Monday, December 14, 2009

You're being lied to "Objects are copied by reference by default in PHP5"

You're being lied to.

If you're among the crowd who have migrated an OOP based application from PHP4 to PHP5, then I'm sure you've heard the expression "Objects are copied by reference by default in PHP5". Whoever told you that, was lying.

Now, to be fair, it's an innocent lie, since objects do behave in a reference-like manner, but references are NOT what they are.
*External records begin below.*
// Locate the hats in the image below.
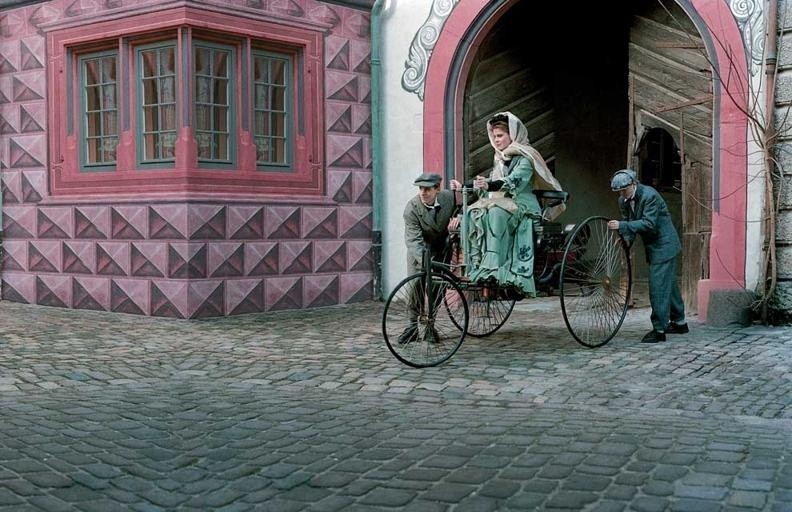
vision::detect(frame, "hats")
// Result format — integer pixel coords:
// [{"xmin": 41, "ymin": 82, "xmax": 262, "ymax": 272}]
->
[
  {"xmin": 413, "ymin": 173, "xmax": 442, "ymax": 188},
  {"xmin": 612, "ymin": 170, "xmax": 639, "ymax": 191},
  {"xmin": 489, "ymin": 114, "xmax": 525, "ymax": 132}
]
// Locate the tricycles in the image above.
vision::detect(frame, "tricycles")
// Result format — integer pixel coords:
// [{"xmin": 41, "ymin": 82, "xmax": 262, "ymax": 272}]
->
[{"xmin": 381, "ymin": 176, "xmax": 638, "ymax": 369}]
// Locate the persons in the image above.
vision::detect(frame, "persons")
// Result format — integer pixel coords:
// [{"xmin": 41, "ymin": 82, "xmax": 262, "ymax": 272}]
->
[
  {"xmin": 397, "ymin": 172, "xmax": 459, "ymax": 345},
  {"xmin": 448, "ymin": 111, "xmax": 543, "ymax": 301},
  {"xmin": 604, "ymin": 168, "xmax": 689, "ymax": 346}
]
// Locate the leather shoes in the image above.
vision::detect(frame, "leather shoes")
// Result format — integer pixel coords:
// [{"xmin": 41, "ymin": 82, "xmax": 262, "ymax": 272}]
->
[
  {"xmin": 667, "ymin": 322, "xmax": 690, "ymax": 333},
  {"xmin": 641, "ymin": 330, "xmax": 666, "ymax": 343},
  {"xmin": 398, "ymin": 327, "xmax": 419, "ymax": 344},
  {"xmin": 424, "ymin": 327, "xmax": 439, "ymax": 343}
]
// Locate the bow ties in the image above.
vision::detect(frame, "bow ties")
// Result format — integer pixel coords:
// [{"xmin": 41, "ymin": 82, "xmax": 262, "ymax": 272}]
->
[
  {"xmin": 427, "ymin": 206, "xmax": 441, "ymax": 213},
  {"xmin": 623, "ymin": 196, "xmax": 638, "ymax": 206}
]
Let's start with a simple illustration proving that they aren't references:
$a = new stdClass;
$b = $a;

$a->foo = 'bar';
/* Notice at this point, that $a and $b are,
* indeed sharing the same object instance.
* This is their reference-like behavior at work.

$a = 'baz';
/* Notice now, that $b is still that original object.
* Had it been an actual reference with $a,
* it would have changed to a simple string as well.
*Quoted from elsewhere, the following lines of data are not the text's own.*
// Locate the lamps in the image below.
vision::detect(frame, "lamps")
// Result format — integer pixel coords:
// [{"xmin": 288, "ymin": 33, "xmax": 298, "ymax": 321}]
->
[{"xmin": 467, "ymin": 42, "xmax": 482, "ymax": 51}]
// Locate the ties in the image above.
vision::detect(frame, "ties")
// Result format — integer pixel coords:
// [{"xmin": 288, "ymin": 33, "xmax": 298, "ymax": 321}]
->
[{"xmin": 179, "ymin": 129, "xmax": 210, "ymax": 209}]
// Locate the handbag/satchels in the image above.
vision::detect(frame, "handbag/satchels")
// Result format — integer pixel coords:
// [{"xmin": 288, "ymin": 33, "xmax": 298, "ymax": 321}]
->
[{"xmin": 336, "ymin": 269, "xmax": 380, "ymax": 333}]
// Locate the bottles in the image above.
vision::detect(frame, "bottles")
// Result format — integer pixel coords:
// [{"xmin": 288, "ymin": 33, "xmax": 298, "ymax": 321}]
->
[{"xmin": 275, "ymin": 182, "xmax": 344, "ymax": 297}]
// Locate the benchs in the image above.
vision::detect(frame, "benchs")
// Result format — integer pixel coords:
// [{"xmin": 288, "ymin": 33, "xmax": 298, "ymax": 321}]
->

What's going on here? Well, the answer is easiest to explain by explaining what the underlying structure of objects are. In PHP5, a variable containing an object identifies the instance by storing a simple numeric value. When an action is going to be performed on an object, that numeric value is used with a lookup table to retreive the actual instance. In PHP4, by contrast, a variable containing an array identifies that object by carrying around the actual properties table itself. What this means in practice is that when you assign (not by reference) a PHP5 object to a new variable, that integer handle is copied into the new variable, but it still points at the same instance, because it's still the same number. Assigning a PHP4 object however, means copying all the properties, effectively generating a new instance, since changes to one will not effect the other.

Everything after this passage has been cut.